One detail that I have noted in a previous post about the work of Yasujiro Ozu is the use of low camera angles for interior, mostly domestic scenes, and that I wondered if this was unique to Ozu's style of framing shots, but in fact it can be seen in many sequences in "Warning From Space", something that leads me to think that either these interiors were built on raised sets resulting in a composition where a horizontal line can be drawn through the exact middle of the frame that separates the floor with the upper part of the set, and where this line goes through the middle of the actor in the same way or it was a visual cue for scenes set in "traditional" interiors.

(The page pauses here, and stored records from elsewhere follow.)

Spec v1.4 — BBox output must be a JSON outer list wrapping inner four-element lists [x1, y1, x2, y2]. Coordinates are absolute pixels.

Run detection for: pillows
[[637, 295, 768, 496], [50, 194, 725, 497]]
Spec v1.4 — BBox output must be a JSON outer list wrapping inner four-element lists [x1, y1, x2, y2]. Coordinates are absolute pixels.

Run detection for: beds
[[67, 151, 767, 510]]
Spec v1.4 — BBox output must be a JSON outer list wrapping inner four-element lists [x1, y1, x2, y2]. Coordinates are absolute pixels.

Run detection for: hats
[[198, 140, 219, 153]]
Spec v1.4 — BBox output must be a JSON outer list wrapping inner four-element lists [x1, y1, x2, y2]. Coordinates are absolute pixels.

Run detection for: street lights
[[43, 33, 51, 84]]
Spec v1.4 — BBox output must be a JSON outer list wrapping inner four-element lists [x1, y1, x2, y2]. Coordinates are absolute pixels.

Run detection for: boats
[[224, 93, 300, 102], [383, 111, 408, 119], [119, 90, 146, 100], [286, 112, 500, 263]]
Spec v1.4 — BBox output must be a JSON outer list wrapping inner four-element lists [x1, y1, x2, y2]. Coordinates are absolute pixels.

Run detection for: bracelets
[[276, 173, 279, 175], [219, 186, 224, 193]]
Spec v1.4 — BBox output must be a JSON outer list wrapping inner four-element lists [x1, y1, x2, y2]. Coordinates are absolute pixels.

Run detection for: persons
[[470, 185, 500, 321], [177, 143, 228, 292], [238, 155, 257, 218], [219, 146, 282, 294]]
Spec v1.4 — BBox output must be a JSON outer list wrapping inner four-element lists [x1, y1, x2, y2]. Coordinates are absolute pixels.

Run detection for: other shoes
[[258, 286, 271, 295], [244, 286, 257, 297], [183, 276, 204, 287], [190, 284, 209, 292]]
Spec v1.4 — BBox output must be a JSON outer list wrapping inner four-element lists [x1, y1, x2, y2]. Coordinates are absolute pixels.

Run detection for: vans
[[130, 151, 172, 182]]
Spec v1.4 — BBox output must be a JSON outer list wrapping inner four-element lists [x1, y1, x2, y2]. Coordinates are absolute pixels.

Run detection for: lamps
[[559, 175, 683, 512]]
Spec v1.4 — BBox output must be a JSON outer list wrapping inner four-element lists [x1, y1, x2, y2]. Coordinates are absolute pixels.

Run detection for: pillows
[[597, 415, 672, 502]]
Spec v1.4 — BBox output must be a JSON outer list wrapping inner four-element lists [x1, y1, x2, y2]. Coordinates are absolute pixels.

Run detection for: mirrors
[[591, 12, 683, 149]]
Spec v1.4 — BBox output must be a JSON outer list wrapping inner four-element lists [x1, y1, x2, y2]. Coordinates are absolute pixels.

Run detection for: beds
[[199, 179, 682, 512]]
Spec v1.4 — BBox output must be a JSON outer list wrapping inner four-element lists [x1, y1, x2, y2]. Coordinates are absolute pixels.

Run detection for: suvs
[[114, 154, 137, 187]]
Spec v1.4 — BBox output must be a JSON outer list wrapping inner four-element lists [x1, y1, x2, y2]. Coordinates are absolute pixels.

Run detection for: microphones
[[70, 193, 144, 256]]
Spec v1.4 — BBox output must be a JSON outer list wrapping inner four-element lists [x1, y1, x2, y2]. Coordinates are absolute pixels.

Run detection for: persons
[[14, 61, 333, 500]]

It's something that persists to the present in animation layout design in Japan but for the most part ended by the late 60's in live-action films as the film technology allowed for more mobile cameras, and may possibly be a subconscious reference to Japanese theatrical conventions, where the audience viewpoint is mostly low down, or possibly of how the Japanese behave in domestic spaces, ie sitting on the floor etc - it's also noticeable in "Shozo, a Cat & Two Women" and may also be a visual reference to "old" pre-war Japan compared to post-war "modern" Japan.
As the film progresses towards its climax another noticeable feature is a gradual shift from full-colour to a duo-tone of red and blue lighting as "Planet R" approaches that led me to wonder if the colour process being used was in fact a two-colour system, before the arrival of the Technicolour process and its equivalents - that question aside, it's very effectively used in the film.
From a visual effects viewpoint, which have been described as "eye-popping" in some reviews, there is considerable restraint when compared to later Japanese science-fiction films, with several effective matte-painted composites and one large miniature of the astronomers' observatory seen from a high vantage point and a few scenes such as a classic flying saucer design exiting a whirlpool on Earth and then approaching and entering an orbiting Pairan "mothership", but for the most part the alien UFO's are represented as bright spots of light seen from a distance, using effects-animation.